Intermediate Microeconomics (Econ 100A)

Kristian López Vargas

UCSC

Demand function

  • "Optimal bundle" for generic prices and income = Demand Function.

  • The "optimal bundle" changes when income or prices change: that is why we call it demand function.

Demand function

  • For a specific utility (preferences) and given set of income and prices, we have learned how to find the optimal bundle.

  • If you solve this, so called, consumer's problem for generic income and prices $ (p_1,p_2,m) $, what you obtain is the demand function: $ x_1^{*}(p_1,p_2,m) $.

  • For example, if utility is Cobb-Douglas, then $ x_1^{*} (p_1,p_2,m) = \frac{a m}{ (a+b) p_1} $

A consumer's demand function indicates the optimal choice for a given set of prices and income.

Changes in income

$ x_1 = x_1(p_1,p_2,m) $

  • How does the optimal consumption of $ x_1 $ changes with changes in income? $ \frac{\partial x_1}{ \partial m } $ Vs. $ 0 $

  • A normal good: its consumption increases when income increases.
    • $ \frac{\partial x_1}{ \partial m } > 0 $
    • Do graph
  • An inferior good: its consumption decreases when income increases.
    • $ \frac{\partial x_1}{ \partial m } < 0 $
    • Do graph

Engel Curve

  • The Engel Curve maps each level of income to the optimal consumption of a good, holding prices constant.

Engel Curve - Inferior good

Changes in prices

  • $ \Delta p_1 $ tilts or pivots the budget line.

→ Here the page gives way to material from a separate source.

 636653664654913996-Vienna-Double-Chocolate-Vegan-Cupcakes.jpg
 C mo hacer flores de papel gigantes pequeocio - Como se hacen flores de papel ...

  • How does the optimal consumption of $ x_1 $ changes with changes in $ p_1 $? $ \frac{\partial x_1}{ \partial p_1 } $ Vs. $ 0 $

  • Ordinary good: its consumption decreases when its price increases.
    • $ \frac{\partial x_1}{\partial p_1} < 0 $
    • Do graph
  • Giffen good: its consumption increases when its price increases.
    • $ \frac{\partial x_1}{\partial p_1} > 0 $
    • Do graph

Demand curve

  • Demand curve: describes the relationship between the optimal choice of a good and its price, with income and other prices held constant.

Giffen Good

Substitutes and Complements

  • Gross Substitutes: $ \frac{\partial x_1}{ \partial p_2 } > 0 $

  • Gross Complements: $ \frac{\partial x_1}{ \partial p_2 } < 0 $